§ YOUR INSTRUCTIONS
Scan the data. Collect each line that contains the word "There".

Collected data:
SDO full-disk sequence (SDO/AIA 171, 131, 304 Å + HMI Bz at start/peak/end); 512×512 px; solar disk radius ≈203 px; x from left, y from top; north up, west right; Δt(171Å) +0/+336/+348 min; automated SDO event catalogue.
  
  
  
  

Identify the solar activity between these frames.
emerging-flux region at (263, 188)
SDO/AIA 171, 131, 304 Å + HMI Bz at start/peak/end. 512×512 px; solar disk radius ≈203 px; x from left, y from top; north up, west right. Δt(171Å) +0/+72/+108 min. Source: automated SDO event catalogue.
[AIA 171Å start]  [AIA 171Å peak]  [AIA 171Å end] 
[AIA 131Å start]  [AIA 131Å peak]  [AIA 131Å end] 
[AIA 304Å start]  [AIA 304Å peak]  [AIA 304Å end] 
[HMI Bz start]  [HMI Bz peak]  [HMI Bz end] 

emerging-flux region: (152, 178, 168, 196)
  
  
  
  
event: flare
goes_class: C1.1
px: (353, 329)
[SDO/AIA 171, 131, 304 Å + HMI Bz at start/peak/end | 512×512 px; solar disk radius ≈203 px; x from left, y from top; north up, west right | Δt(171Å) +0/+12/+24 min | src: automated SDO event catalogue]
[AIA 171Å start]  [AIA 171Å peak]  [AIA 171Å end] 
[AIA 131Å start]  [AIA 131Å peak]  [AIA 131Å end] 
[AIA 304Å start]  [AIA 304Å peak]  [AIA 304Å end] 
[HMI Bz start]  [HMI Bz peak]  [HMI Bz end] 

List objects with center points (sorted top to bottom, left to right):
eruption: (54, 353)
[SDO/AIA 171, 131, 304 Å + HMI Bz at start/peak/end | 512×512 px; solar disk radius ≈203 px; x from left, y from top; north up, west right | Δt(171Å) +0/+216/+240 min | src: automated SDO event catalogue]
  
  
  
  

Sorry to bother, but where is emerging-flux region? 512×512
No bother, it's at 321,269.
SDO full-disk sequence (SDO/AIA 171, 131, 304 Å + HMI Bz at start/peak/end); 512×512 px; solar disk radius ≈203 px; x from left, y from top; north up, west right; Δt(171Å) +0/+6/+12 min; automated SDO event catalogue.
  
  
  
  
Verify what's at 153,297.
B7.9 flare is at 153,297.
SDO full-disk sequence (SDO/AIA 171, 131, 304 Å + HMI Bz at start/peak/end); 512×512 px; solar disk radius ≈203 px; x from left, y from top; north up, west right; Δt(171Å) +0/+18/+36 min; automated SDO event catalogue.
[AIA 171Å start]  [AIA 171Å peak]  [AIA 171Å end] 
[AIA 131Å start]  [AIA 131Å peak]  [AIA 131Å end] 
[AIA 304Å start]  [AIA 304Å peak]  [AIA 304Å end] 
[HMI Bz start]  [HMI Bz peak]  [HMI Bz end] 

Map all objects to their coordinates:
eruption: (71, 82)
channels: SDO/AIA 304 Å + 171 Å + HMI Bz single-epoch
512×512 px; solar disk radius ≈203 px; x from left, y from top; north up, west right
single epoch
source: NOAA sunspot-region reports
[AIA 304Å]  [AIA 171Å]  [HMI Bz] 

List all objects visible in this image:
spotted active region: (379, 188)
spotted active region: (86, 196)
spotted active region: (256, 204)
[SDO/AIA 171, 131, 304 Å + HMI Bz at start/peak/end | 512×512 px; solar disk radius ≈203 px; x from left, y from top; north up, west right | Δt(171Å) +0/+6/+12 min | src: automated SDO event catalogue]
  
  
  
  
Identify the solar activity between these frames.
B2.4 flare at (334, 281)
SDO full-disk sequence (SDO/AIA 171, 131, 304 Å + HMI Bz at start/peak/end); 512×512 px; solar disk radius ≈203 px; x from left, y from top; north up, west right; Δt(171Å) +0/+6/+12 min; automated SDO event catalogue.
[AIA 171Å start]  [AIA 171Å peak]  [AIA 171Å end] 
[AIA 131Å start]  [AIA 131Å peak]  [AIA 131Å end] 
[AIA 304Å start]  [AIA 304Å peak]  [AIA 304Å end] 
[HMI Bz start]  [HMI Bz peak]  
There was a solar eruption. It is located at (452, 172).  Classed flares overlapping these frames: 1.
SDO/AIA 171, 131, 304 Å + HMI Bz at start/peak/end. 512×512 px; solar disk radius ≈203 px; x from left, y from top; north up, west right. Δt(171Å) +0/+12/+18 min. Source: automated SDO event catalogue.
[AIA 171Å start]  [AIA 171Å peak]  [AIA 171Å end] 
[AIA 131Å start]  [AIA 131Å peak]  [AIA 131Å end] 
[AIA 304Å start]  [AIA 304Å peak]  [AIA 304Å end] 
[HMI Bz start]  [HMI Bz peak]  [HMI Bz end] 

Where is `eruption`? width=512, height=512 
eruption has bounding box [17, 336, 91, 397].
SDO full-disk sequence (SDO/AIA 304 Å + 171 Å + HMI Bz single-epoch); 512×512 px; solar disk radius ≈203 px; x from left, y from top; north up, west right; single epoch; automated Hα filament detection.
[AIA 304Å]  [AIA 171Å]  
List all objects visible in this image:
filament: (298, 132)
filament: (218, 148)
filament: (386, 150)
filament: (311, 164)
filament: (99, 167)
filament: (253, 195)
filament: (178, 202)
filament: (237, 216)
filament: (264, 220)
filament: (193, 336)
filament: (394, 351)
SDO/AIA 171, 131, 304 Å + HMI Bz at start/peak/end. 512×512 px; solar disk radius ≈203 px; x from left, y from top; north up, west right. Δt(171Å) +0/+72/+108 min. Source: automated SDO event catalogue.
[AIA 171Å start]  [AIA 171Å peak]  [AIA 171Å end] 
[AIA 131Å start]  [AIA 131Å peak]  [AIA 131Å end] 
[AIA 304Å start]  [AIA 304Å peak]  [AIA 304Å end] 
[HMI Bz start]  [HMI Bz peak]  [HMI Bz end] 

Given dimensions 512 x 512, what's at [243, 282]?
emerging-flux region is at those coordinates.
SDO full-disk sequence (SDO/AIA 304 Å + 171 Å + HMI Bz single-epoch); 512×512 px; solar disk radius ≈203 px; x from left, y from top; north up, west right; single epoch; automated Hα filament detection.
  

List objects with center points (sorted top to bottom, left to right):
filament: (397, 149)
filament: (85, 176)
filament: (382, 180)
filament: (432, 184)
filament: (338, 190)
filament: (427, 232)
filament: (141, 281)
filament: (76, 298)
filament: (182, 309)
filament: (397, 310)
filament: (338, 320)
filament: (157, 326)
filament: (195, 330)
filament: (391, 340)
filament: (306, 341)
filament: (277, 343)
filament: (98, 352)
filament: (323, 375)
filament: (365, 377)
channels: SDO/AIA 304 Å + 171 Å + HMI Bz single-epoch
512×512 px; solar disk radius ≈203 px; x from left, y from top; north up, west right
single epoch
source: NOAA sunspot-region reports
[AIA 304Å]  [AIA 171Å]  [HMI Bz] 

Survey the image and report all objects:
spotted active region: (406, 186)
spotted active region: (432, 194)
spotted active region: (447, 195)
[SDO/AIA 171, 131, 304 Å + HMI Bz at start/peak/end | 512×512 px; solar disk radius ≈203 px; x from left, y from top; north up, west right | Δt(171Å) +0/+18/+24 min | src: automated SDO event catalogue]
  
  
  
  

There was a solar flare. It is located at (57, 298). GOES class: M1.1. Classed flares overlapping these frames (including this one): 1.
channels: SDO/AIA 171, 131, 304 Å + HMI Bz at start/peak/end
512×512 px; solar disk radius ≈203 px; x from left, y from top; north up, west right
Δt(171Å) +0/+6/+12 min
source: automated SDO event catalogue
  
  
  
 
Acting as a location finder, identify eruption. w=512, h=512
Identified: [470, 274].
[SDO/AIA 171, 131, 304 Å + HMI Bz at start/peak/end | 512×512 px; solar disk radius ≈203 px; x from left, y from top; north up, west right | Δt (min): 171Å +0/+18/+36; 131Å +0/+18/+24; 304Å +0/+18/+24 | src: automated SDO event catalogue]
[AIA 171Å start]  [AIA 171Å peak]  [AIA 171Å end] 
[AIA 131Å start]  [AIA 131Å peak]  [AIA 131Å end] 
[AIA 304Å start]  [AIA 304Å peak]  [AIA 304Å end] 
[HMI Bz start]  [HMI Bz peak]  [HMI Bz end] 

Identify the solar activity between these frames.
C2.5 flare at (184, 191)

§ TASK OUTPUT
There was a solar eruption. It is located at (452, 172).  Classed flares overlapping these frames: 1.
There was a solar flare. It is located at (57, 298). GOES class: M1.1. Classed flares overlapping these frames (including this one): 1.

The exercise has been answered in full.